- Task input:
++++++++
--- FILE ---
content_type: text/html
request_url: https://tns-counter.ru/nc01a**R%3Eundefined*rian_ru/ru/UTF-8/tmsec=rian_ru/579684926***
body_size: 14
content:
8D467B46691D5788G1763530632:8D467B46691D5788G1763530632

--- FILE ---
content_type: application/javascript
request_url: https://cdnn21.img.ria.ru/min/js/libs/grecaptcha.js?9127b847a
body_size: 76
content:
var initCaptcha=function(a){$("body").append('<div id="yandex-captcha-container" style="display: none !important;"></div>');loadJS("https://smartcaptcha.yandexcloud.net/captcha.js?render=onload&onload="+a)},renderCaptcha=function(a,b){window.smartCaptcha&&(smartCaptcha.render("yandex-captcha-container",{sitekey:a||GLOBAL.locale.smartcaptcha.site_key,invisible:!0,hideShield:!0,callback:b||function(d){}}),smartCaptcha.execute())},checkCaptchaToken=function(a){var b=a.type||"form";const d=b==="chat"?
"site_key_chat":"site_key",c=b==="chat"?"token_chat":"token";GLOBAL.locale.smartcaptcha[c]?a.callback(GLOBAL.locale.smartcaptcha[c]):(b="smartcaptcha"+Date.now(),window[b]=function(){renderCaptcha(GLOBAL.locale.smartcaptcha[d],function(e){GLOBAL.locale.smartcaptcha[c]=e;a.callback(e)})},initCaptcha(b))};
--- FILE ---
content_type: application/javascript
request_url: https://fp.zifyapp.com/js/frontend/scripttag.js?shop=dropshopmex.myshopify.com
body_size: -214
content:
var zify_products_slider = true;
++++++++
- Work task:
From the line containing "body_size: 76" through the closing line of the material above, return every line exactly and omit all others.

- Reply:
body_size: 76
content:
var initCaptcha=function(a){$("body").append('<div id="yandex-captcha-container" style="display: none !important;"></div>');loadJS("https://smartcaptcha.yandexcloud.net/captcha.js?render=onload&onload="+a)},renderCaptcha=function(a,b){window.smartCaptcha&&(smartCaptcha.render("yandex-captcha-container",{sitekey:a||GLOBAL.locale.smartcaptcha.site_key,invisible:!0,hideShield:!0,callback:b||function(d){}}),smartCaptcha.execute())},checkCaptchaToken=function(a){var b=a.type||"form";const d=b==="chat"?
"site_key_chat":"site_key",c=b==="chat"?"token_chat":"token";GLOBAL.locale.smartcaptcha[c]?a.callback(GLOBAL.locale.smartcaptcha[c]):(b="smartcaptcha"+Date.now(),window[b]=function(){renderCaptcha(GLOBAL.locale.smartcaptcha[d],function(e){GLOBAL.locale.smartcaptcha[c]=e;a.callback(e)})},initCaptcha(b))};
--- FILE ---
content_type: application/javascript
request_url: https://fp.zifyapp.com/js/frontend/scripttag.js?shop=dropshopmex.myshopify.com
body_size: -214
content:
var zify_products_slider = true;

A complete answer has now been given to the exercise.